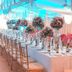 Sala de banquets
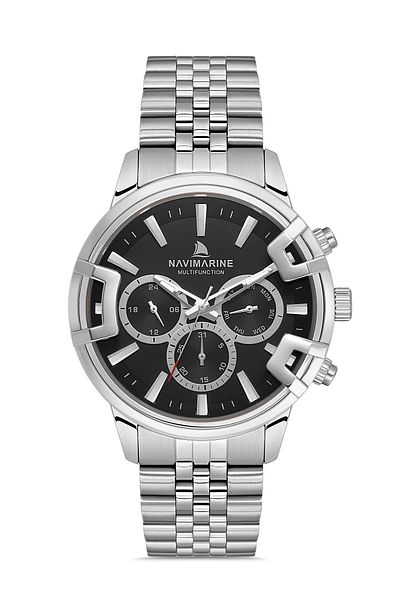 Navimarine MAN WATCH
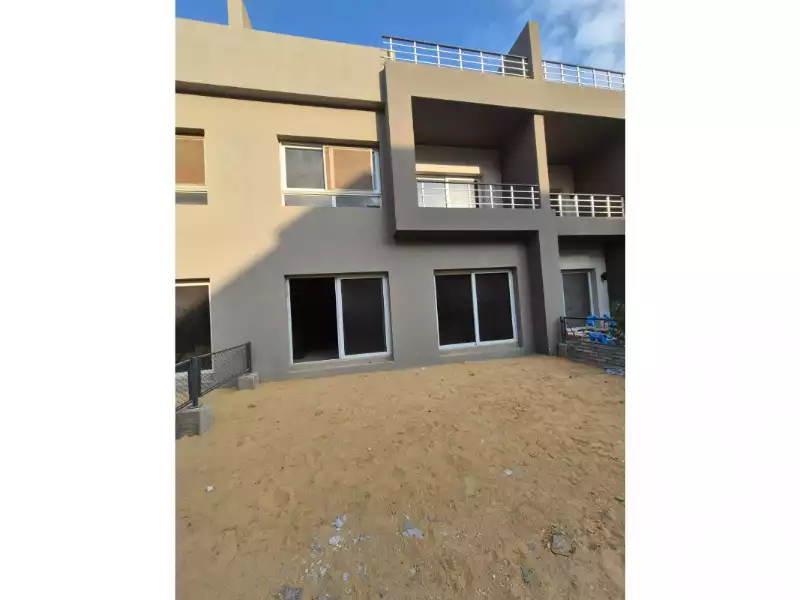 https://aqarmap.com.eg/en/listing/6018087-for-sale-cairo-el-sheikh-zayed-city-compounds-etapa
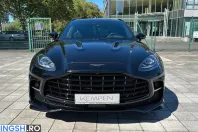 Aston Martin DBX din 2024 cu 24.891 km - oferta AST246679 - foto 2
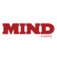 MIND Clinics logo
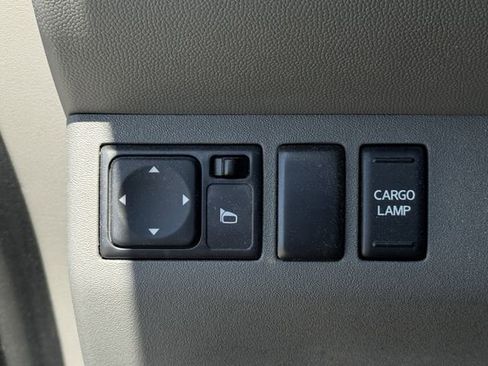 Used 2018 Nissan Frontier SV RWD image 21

········

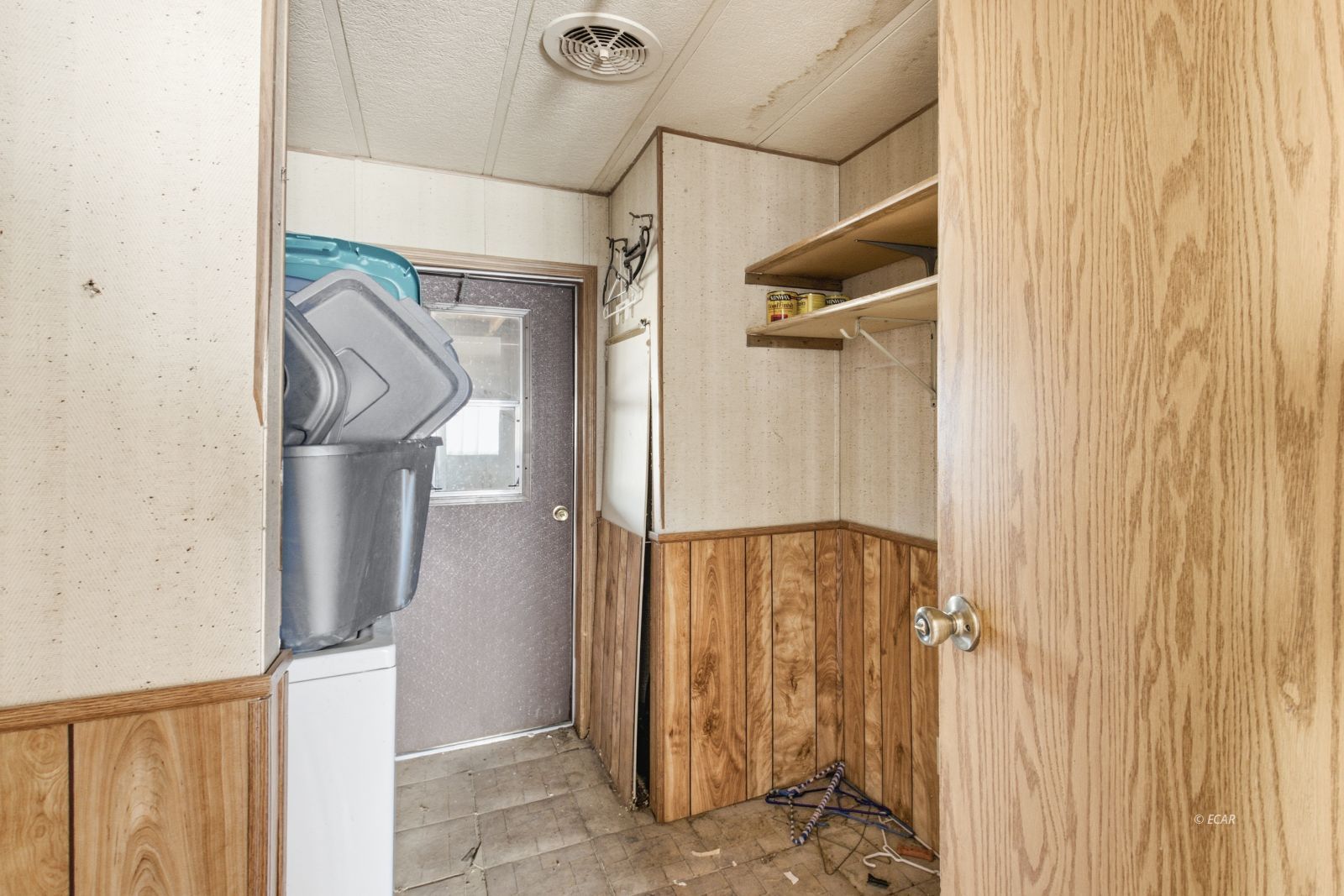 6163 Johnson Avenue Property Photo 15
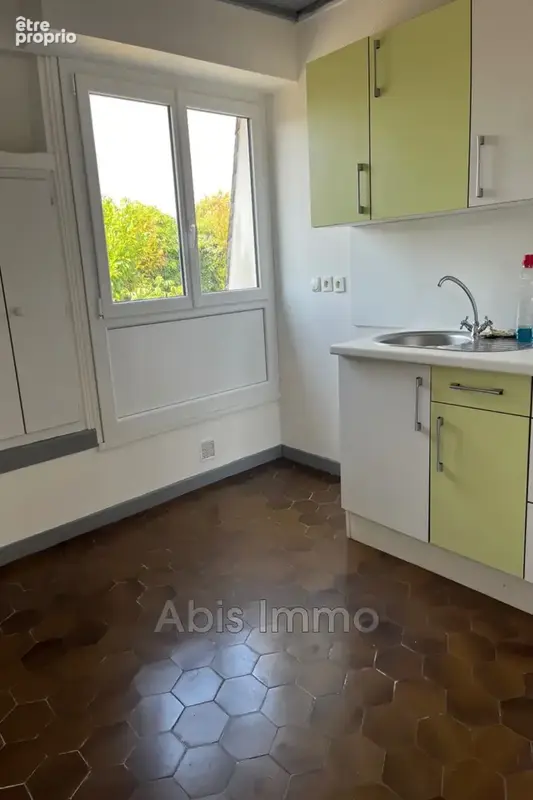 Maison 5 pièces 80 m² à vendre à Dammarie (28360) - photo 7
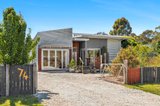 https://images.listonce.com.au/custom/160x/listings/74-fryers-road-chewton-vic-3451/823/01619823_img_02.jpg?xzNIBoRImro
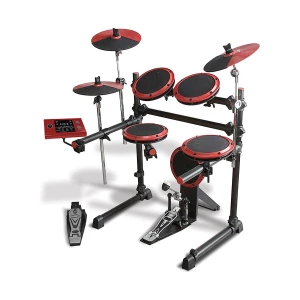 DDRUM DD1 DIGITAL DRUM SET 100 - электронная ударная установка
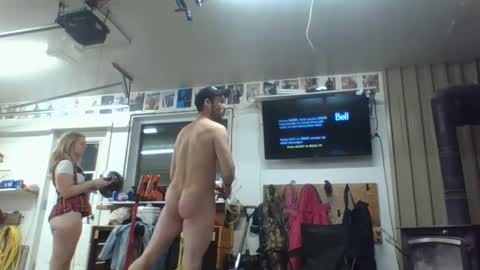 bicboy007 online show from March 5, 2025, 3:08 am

········

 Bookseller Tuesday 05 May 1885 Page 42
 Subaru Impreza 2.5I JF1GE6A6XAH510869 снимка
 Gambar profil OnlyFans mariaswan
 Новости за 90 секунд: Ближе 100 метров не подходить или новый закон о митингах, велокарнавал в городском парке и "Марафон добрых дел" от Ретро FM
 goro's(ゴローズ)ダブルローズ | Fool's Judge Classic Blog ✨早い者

········

Goal of the exercise:
Look through the listing above for the line with "Sala de banquets" and the line with "Used 2018 Nissan Frontier SV RWD image 21". Write out exactly those lines and everything between, leaving out pictures.

Task response:
 Sala de banquets
 Navimarine MAN WATCH
 https://aqarmap.com.eg/en/listing/6018087-for-sale-cairo-el-sheikh-zayed-city-compounds-etapa
 Aston Martin DBX din 2024 cu 24.891 km - oferta AST246679 - foto 2
 MIND Clinics logo
 Used 2018 Nissan Frontier SV RWD image 21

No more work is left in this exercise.